Could plastic be the solution to soil pollution?

Posted on December 5, 2018 in News, Comment, Research by . Share this article

Grantham Director Prof Tony Ryan OBE believes that plastic could be the solution to soil pollution

UN World Soil Day asks us all to be the solution to soil pollution. As a plastics scientist, it might seem there’s little I can offer to help soil, as plastic is widely considered an ecological evil. But a well designed and implemented plastic technology could contribute enormously to soil health.

Soils are a natural resource

Soils are a limited natural resource and their role in food security is crucial. Increasing food production without causing yet more damage to soil is a classic ‘wicked’ problem – but one we have to tackle. The best thing we could do for soil is to leave it alone to look after itself – but we don’t have that luxury – we’ve more than 7 billion people to feed.

With the combined effects climate change, soil degradation and erosion, farmers struggle to protect soil health whilst providing enough food. Uniform field sizes combined with ploughing  and tillage, means that much of what the farmer introduces to improve productivity ends up in the wrong place.

Large scale surface irrigation has a whole host of associated environmental problems – erosion, compaction, eutrophication or run-off – that come with a lack of control. Despite this, the 16% of agricultural land that is irrigated produces 40% of the world’s crops: irrigation works – but we need it to work better.

Plastic makes farming more efficient

Farming methods need to change

Advances in plastic materials and polymer processing techniques enable a type of precision horticulture impossible either at scale or in an economically viable way with metal, glass and ceramics or by using the original methods from antiquity with perforated clay pipes.

For example, drip irrigation – using plastic pipes – can save water and decrease the need for fertiliser compared with conventional flood irrigation. This modular technology has efficient seals to prevent leakage and flow can be controlled at individual plant level if needed. This maximises the effects of water and nutrients by delivering them into the root zone at the optimum rate, keeping nutrient run-off and water evaporation to a minimum.

Entries supplied:
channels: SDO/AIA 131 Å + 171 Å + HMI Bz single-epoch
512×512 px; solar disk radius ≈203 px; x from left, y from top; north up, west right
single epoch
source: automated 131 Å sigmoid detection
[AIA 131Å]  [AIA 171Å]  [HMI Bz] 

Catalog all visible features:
...
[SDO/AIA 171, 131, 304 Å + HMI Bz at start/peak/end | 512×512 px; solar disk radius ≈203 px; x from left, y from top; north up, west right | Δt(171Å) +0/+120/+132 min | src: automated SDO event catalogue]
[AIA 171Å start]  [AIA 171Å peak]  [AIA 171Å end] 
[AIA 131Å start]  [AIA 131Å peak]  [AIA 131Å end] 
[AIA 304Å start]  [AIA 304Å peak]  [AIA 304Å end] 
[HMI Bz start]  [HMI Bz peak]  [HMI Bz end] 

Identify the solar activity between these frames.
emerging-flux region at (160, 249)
---
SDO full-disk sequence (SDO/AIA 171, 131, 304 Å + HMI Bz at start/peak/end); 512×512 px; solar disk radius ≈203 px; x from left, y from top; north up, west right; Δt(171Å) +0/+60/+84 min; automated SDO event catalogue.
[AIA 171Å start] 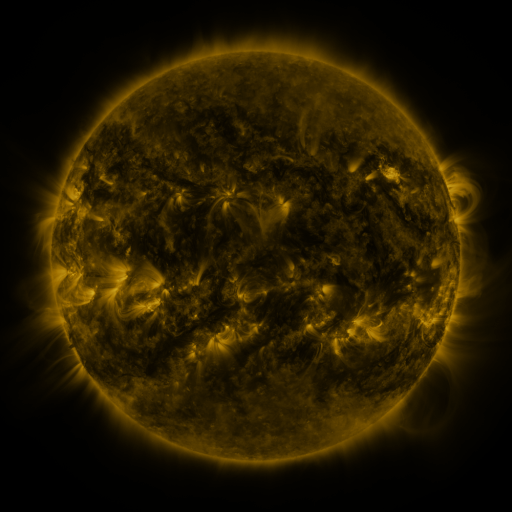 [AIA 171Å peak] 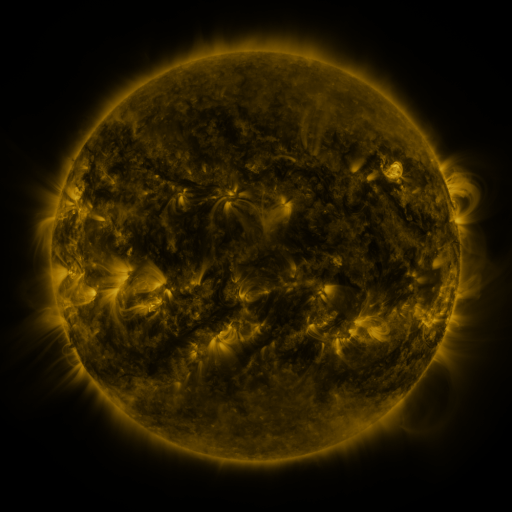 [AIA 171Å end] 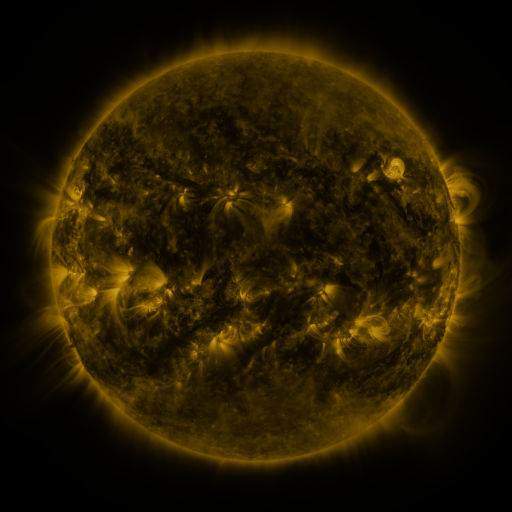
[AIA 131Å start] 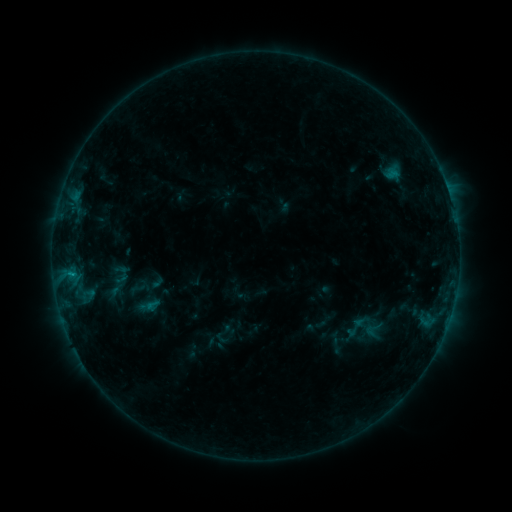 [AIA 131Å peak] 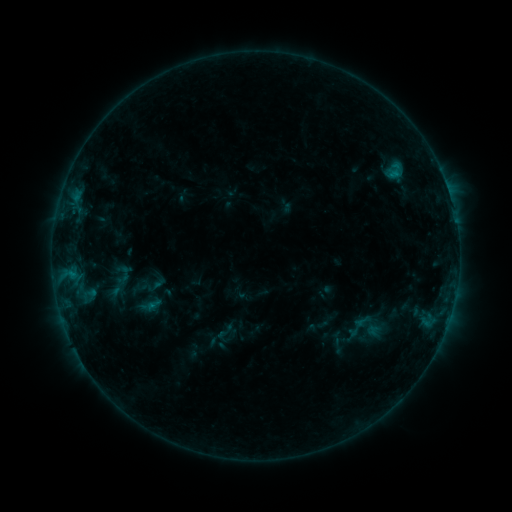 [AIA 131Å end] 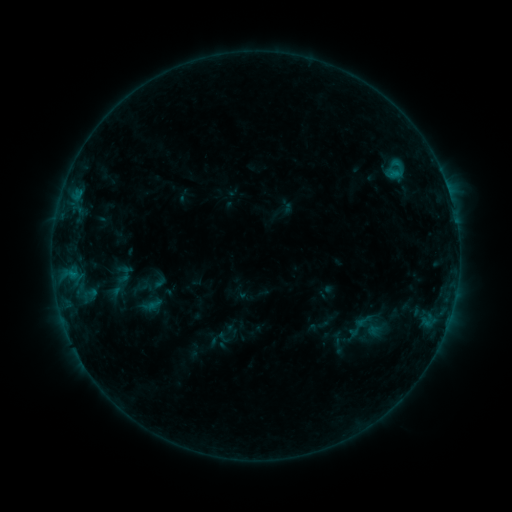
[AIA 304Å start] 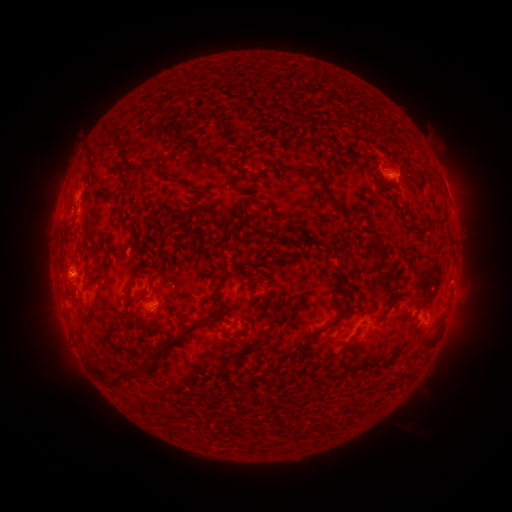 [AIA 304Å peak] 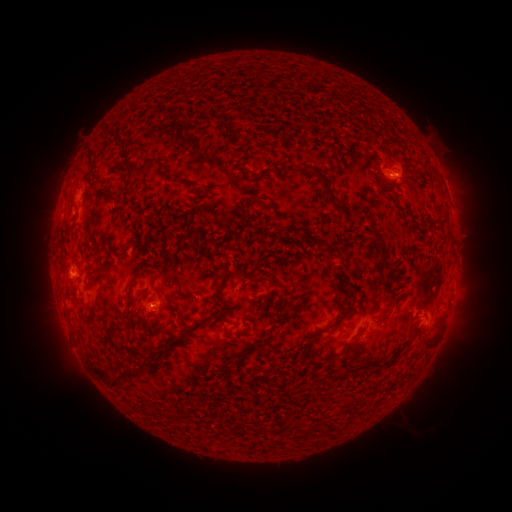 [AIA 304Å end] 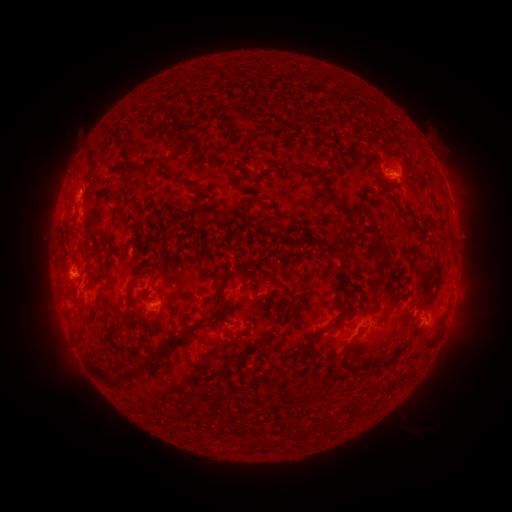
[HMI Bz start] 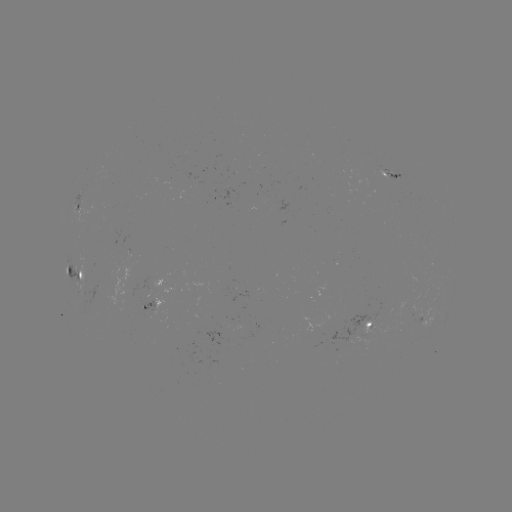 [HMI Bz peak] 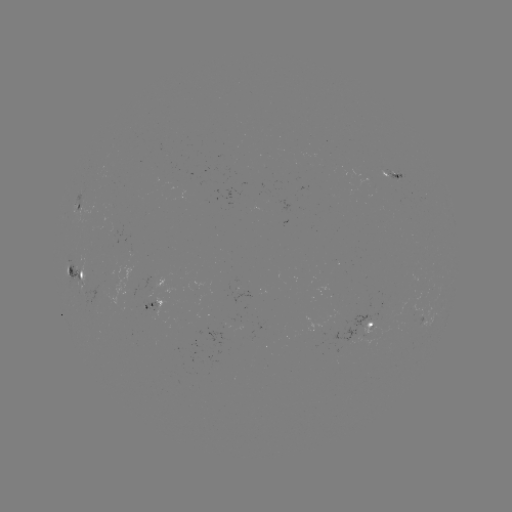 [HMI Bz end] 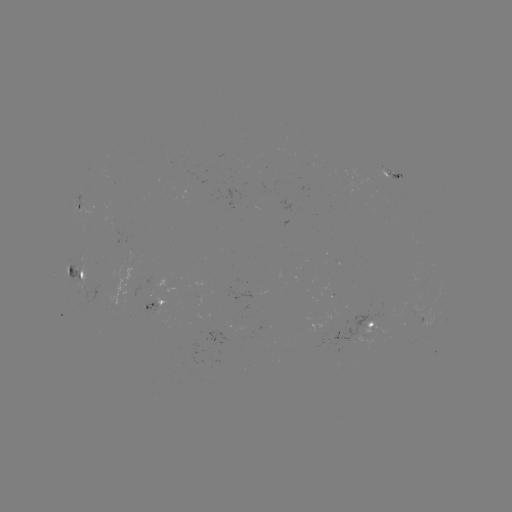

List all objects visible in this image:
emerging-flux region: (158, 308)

Exercise directions: Copy the soil pollution article from "Plastic makes farming" through "to a minimum.", changing "drip irrigation" to "trickle irrigation".

Task solution:
Plastic makes farming more efficient

Farming methods need to change

Advances in plastic materials and polymer processing techniques enable a type of precision horticulture impossible either at scale or in an economically viable way with metal, glass and ceramics or by using the original methods from antiquity with perforated clay pipes.

For example, trickle irrigation – using plastic pipes – can save water and decrease the need for fertiliser compared with conventional flood irrigation. This modular technology has efficient seals to prevent leakage and flow can be controlled at individual plant level if needed. This maximises the effects of water and nutrients by delivering them into the root zone at the optimum rate, keeping nutrient run-off and water evaporation to a minimum.